IL2RA is a top pipeline identified candidate.
A: Visualization of the IL2RA component of interconnected pipeline genetic variant–regulatory element–gene trios (chr10: 5,765,000–6,355,000). B: Bipartite graph of the IL2RA component with gene and genetic variants as nodes and chromatin connections as edges. Node color indicates closeness centrality score with gold being most connected and purple being least connected nodes in the graph. Gene nodes are labeled, and genetic variant nodes are unlabeled. C: Bipartite graph of IL2RA component with gene and regulatory elements as nodes and chromatin connects as edges. Gene nodes are labeled and white. Regulatory element nodes are colored by type and labeled by the number of unique genetic variants contained in the regulatory element. The width of edges indicates connectivity strength as indicated by the number of unique HiChIP reads. D: Circos plot of the chromatin connectivity at 5 kb resolution in the IL2RA locus. The nodes are sections of the genome and the edges are the chromatin connectivity with the width indicating connectivity strength. An asterisk labels the starting (chr10: 5,765,000; green) and terminating (chr10: 6,355,000; gold) nodes of the plot. GM12878 (left panel) and Treg (right panel) pipeline trio contacts are visualized.
Fig 7.
rs61839660 identified as a candidate for gene expression regulation of IL2RA and IL15RA.

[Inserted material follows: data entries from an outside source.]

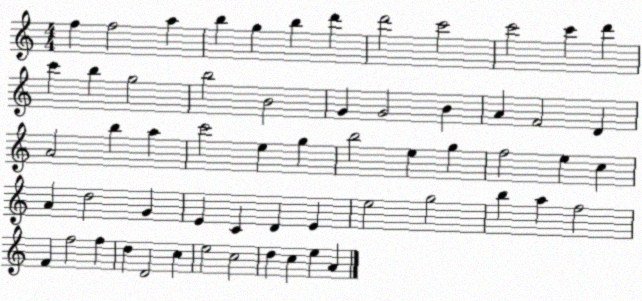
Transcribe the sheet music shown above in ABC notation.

X:1
T:Untitled
M:4/4
L:1/4
K:C
f f2 a b g b d' d'2 c'2 c'2 c' d' c' b g2 b2 B2 G G2 B A F2 D A2 b a c'2 e g b2 e g f2 e c A d2 G E C D E e2 g2 b a f2 F f2 f d D2 c e2 c2 d c e A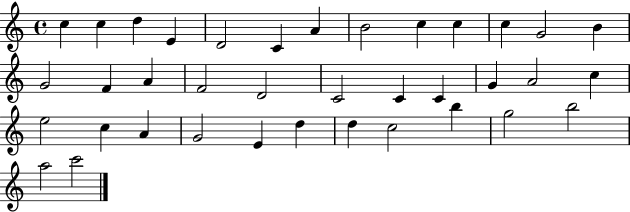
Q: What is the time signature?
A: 4/4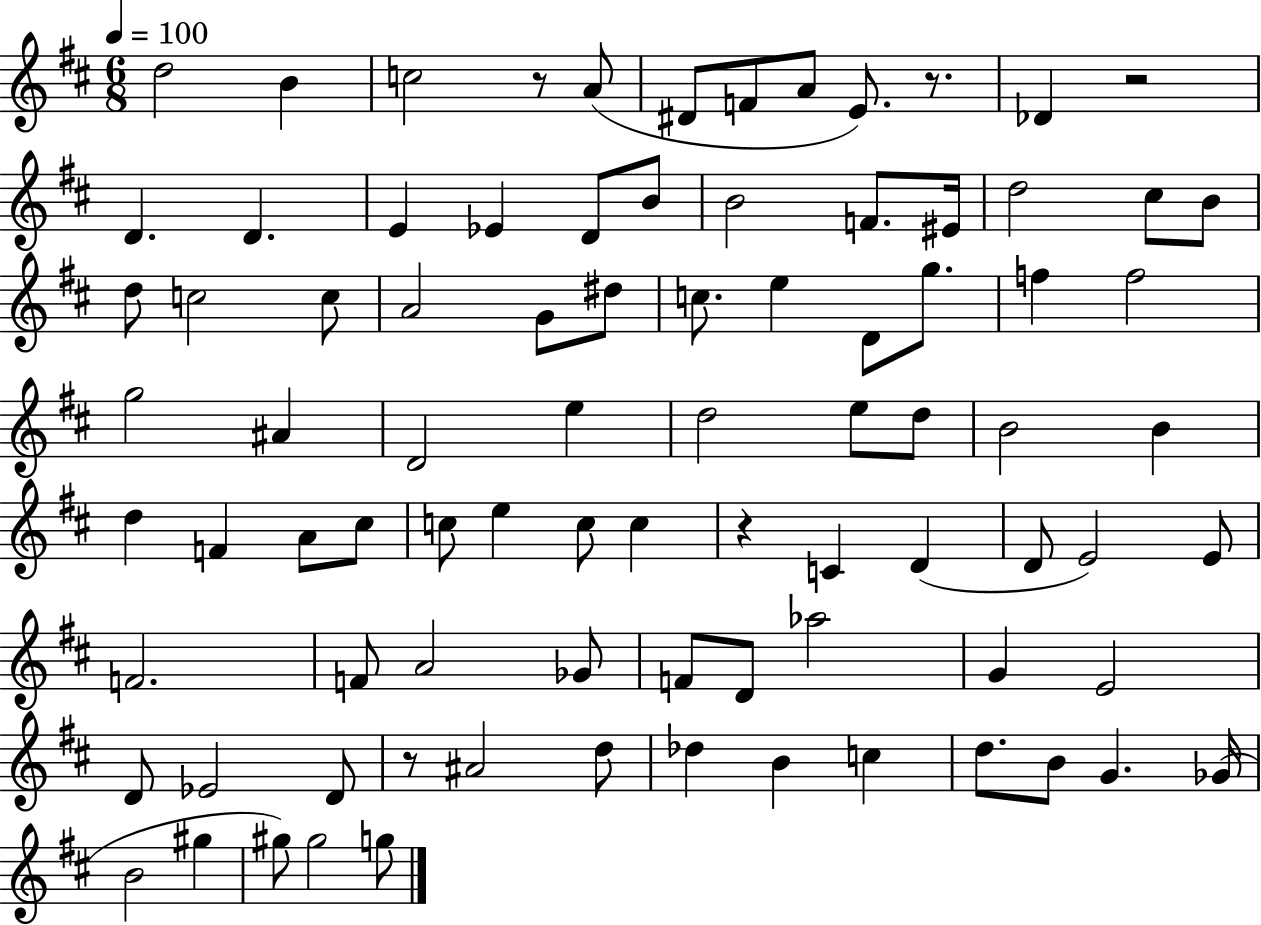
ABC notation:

X:1
T:Untitled
M:6/8
L:1/4
K:D
d2 B c2 z/2 A/2 ^D/2 F/2 A/2 E/2 z/2 _D z2 D D E _E D/2 B/2 B2 F/2 ^E/4 d2 ^c/2 B/2 d/2 c2 c/2 A2 G/2 ^d/2 c/2 e D/2 g/2 f f2 g2 ^A D2 e d2 e/2 d/2 B2 B d F A/2 ^c/2 c/2 e c/2 c z C D D/2 E2 E/2 F2 F/2 A2 _G/2 F/2 D/2 _a2 G E2 D/2 _E2 D/2 z/2 ^A2 d/2 _d B c d/2 B/2 G _G/4 B2 ^g ^g/2 ^g2 g/2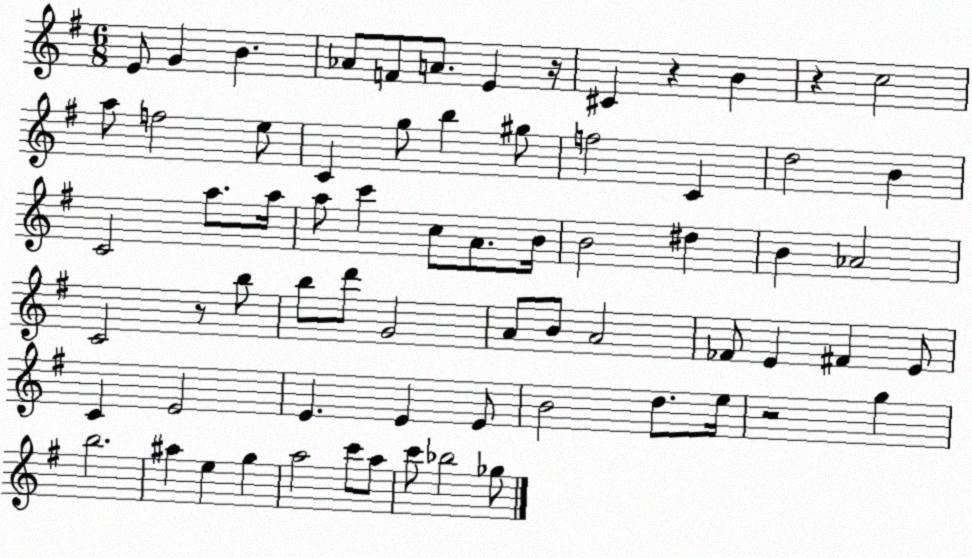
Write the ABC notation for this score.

X:1
T:Untitled
M:6/8
L:1/4
K:G
E/2 G B _A/2 F/2 A/2 E z/4 ^C z B z c2 a/2 f2 e/2 C g/2 b ^g/2 f2 C d2 B C2 a/2 a/4 a/2 c' c/2 A/2 B/4 B2 ^d B _A2 C2 z/2 b/2 b/2 d'/2 G2 A/2 B/2 A2 _F/2 E ^F E/2 C E2 E E E/2 B2 d/2 e/4 z2 g b2 ^a e g a2 c'/2 a/2 c'/2 _b2 _g/2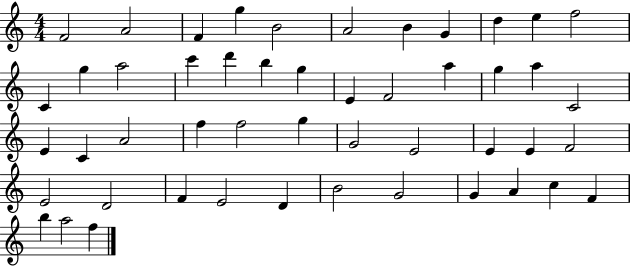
{
  \clef treble
  \numericTimeSignature
  \time 4/4
  \key c \major
  f'2 a'2 | f'4 g''4 b'2 | a'2 b'4 g'4 | d''4 e''4 f''2 | \break c'4 g''4 a''2 | c'''4 d'''4 b''4 g''4 | e'4 f'2 a''4 | g''4 a''4 c'2 | \break e'4 c'4 a'2 | f''4 f''2 g''4 | g'2 e'2 | e'4 e'4 f'2 | \break e'2 d'2 | f'4 e'2 d'4 | b'2 g'2 | g'4 a'4 c''4 f'4 | \break b''4 a''2 f''4 | \bar "|."
}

A: Visualization of the portion of the IL2RA gene regulatory network (chr10: 5,765,000–6,355,000). ATAC-seq and BCL11A, IKZF1, and STAT5 ChIP-seq raw read visualization (top panel). Cohesin (black) and H3K27ac (blue) HiChIP raw reads virtual 4C plots centered on the IL15RA TSS, IL2RA 3’ UTR, IL2RA TSS, rs61839660, and rs198390 (bottom panel). B: Schematic of the chromatin connectivity between the genetic variants and the genes as represented by the raw data for chr10: 5,765,000–6,355,000. C: Major (green) and minor (blue) allele frequencies from 1000 Genome Project for rs61839660, and rs1983900.